Ağlamanın ne olduğunu,
Yitip giden gençliğimde gördüm.
Çaresizlik içinde, biçare tek başına.
Kimsesizliğin ne olduğunu, yapayalnız kalmayı.
Oysa oysa umut dolu hayallerle çıkmıştım bu yollara,
Bir yanım bahar bahçe, diğer yanımsa gülücükler saçıyordu etrafıma.
Güvendikçe insanlara, yaralar almaya başladım vücuduma,
Ve bunlar öyle bir hal aldı ki ruhumda,
Baharım yerini kışa, gülüşlerim ise dönmüştü gözyaşlarına.
Taş kesildi yüreğim, süzülen damlalarla sonsuza.

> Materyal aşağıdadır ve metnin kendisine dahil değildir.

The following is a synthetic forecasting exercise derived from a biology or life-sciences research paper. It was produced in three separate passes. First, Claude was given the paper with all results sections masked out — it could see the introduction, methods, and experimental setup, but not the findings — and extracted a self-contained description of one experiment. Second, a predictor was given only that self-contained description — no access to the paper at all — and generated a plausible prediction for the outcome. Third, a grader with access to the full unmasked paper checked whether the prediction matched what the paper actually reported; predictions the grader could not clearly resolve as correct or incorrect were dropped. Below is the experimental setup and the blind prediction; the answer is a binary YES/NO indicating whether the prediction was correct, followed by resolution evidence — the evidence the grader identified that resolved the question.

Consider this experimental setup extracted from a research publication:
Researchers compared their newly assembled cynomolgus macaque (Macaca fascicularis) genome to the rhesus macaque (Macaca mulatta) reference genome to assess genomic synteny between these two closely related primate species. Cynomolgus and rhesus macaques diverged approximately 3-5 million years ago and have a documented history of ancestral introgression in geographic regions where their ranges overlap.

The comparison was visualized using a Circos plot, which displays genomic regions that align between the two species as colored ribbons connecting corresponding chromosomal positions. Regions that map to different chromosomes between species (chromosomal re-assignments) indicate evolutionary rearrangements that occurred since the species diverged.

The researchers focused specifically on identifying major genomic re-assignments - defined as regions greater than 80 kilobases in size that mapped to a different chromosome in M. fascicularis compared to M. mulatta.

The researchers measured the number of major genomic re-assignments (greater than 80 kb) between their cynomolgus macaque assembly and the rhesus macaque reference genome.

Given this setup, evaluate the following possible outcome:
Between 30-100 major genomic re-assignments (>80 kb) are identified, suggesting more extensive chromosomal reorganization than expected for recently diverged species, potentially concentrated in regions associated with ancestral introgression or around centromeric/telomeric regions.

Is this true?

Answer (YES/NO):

Ve birbiri ardına aldığım ihanetler,
Sırtımdaki kan dolu hançerler,
Umut dolu yaşantım,
Hayal kırıklıkları müzesine dönmüştü birden.
Dert ve kederin sözlük anlamını, yaşayarak öğrenmiştim bu yüzden.
Artık aldığım her nefes, eziyet gibi geliyordu bedenime.
Her gecem, tek duayla bitmeye başlamıştı günden güne.
Mutlu başlayan hikâyem, kötü gidişatla son bulmalıydı belki de
Dolu dolu yaşadığım; hüzün, keder ve ihanetlerle.